§ **WORK REQUIRED**:
Copy out the rows word for word, starting at the very first line and ending with the line that contains "20.8 metres", both included.
======
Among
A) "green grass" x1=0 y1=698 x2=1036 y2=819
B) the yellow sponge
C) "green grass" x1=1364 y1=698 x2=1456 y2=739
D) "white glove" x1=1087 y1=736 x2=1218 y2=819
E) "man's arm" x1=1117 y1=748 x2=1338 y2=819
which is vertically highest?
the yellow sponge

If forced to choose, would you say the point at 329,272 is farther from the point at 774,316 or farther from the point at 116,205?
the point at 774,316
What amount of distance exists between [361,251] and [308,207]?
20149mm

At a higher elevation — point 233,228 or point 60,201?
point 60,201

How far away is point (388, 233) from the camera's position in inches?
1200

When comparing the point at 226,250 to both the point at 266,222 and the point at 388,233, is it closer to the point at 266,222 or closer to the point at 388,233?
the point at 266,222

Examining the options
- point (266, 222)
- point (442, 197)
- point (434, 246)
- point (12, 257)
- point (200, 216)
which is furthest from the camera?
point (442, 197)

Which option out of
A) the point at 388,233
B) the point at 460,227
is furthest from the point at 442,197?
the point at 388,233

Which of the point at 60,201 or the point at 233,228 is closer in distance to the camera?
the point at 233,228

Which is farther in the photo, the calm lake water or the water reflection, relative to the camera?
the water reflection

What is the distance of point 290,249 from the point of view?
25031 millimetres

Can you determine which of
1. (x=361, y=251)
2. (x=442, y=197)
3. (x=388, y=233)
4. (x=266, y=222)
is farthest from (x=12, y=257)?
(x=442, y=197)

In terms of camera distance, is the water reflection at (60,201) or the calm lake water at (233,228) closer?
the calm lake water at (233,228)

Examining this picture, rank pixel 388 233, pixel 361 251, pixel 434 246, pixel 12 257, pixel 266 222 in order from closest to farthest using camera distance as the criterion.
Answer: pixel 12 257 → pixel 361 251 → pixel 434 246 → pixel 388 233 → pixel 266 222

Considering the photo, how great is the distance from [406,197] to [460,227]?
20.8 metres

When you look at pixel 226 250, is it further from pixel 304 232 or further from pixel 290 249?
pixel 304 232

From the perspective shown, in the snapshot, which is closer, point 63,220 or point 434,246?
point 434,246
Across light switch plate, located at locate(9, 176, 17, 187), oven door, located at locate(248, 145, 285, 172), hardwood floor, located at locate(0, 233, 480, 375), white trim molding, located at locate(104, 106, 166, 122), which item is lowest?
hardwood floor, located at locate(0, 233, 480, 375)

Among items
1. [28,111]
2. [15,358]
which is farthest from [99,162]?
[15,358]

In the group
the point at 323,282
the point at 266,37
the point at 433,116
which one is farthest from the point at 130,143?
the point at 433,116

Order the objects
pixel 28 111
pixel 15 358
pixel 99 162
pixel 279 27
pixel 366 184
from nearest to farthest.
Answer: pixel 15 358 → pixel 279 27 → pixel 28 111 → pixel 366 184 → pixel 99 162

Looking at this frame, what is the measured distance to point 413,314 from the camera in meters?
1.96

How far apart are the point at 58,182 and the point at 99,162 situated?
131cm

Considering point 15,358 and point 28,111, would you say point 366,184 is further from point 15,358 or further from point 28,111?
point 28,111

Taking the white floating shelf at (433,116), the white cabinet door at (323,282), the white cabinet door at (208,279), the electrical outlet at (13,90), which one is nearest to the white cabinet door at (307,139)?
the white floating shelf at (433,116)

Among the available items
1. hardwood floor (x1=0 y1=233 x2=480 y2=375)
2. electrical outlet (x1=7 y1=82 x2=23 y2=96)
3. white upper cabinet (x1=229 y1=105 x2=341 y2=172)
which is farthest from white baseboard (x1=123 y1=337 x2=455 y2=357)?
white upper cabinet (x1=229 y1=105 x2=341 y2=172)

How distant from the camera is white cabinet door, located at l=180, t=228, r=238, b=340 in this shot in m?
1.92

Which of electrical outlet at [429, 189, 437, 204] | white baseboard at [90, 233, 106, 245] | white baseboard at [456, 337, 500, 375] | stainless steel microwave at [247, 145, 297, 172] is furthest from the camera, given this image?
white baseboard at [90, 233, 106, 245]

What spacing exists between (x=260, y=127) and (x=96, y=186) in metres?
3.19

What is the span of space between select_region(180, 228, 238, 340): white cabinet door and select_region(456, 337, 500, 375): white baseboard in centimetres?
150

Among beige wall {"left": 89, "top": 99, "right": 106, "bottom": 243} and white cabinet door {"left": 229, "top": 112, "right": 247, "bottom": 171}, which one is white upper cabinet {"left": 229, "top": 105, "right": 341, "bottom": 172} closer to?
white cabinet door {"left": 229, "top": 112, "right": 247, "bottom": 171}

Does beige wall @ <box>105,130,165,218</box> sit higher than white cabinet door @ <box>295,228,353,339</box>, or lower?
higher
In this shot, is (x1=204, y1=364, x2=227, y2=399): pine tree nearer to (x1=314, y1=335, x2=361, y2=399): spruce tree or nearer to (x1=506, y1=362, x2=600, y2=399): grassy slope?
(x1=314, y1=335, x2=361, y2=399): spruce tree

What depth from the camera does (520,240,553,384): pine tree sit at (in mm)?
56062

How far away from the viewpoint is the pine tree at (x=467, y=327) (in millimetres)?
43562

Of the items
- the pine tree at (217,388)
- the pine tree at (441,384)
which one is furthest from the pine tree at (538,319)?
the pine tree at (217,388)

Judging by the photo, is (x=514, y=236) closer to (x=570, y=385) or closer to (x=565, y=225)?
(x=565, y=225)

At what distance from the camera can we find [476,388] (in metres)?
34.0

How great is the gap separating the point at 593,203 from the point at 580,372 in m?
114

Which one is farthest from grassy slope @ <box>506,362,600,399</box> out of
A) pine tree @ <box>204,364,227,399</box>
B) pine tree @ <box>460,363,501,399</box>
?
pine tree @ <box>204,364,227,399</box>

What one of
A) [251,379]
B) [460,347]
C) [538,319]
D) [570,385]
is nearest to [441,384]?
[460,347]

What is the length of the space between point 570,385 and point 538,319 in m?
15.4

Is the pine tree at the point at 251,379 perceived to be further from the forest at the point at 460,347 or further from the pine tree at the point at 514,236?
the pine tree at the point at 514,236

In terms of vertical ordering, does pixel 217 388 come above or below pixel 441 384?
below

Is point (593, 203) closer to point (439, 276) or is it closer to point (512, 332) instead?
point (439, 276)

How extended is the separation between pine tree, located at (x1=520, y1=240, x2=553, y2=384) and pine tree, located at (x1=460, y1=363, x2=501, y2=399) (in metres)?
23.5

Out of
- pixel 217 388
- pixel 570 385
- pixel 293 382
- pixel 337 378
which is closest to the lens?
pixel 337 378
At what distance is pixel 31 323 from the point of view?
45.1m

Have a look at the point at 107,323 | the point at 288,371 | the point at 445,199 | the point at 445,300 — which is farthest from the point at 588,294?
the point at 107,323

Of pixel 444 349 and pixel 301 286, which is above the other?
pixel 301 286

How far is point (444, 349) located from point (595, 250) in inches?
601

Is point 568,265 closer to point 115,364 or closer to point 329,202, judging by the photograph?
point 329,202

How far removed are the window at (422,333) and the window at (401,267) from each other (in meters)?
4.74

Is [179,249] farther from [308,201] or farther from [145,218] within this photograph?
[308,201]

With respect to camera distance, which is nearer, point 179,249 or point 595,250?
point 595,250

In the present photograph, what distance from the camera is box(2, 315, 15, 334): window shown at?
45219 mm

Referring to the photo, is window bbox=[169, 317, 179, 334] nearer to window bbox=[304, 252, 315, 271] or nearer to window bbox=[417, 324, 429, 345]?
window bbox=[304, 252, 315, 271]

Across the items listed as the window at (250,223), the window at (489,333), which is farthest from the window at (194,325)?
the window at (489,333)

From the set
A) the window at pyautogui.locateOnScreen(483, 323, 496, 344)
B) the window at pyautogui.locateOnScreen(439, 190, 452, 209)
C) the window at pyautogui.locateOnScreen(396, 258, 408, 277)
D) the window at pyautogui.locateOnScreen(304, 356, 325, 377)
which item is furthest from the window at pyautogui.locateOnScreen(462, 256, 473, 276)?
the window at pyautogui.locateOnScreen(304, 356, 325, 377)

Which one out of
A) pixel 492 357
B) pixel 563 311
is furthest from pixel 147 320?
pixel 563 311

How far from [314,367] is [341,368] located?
======
§ **TASK ANSWER**:
Among
A) "green grass" x1=0 y1=698 x2=1036 y2=819
B) the yellow sponge
C) "green grass" x1=1364 y1=698 x2=1456 y2=739
D) "white glove" x1=1087 y1=736 x2=1218 y2=819
E) "man's arm" x1=1117 y1=748 x2=1338 y2=819
which is vertically highest?
the yellow sponge

If forced to choose, would you say the point at 329,272 is farther from the point at 774,316 or farther from the point at 116,205?
the point at 774,316
What amount of distance exists between [361,251] and [308,207]?
20149mm

At a higher elevation — point 233,228 or point 60,201?
point 60,201

How far away is point (388, 233) from the camera's position in inches?
1200

When comparing the point at 226,250 to both the point at 266,222 and the point at 388,233, is it closer to the point at 266,222 or closer to the point at 388,233?
the point at 266,222

Examining the options
- point (266, 222)
- point (442, 197)
- point (434, 246)
- point (12, 257)
- point (200, 216)
which is furthest from the camera?
point (442, 197)

Which option out of
A) the point at 388,233
B) the point at 460,227
is furthest from the point at 442,197?
the point at 388,233

Which of the point at 60,201 or the point at 233,228 is closer in distance to the camera?
the point at 233,228

Which is farther in the photo, the calm lake water or the water reflection, relative to the camera?
the water reflection

What is the distance of point 290,249 from the point of view?
25031 millimetres

Can you determine which of
1. (x=361, y=251)
2. (x=442, y=197)
3. (x=388, y=233)
4. (x=266, y=222)
is farthest from (x=12, y=257)?
(x=442, y=197)

In terms of camera distance, is the water reflection at (60,201) or the calm lake water at (233,228) closer?
the calm lake water at (233,228)

Examining this picture, rank pixel 388 233, pixel 361 251, pixel 434 246, pixel 12 257, pixel 266 222 in order from closest to farthest using camera distance as the criterion.
Answer: pixel 12 257 → pixel 361 251 → pixel 434 246 → pixel 388 233 → pixel 266 222

Considering the photo, how great is the distance from [406,197] to [460,227]?
20.8 metres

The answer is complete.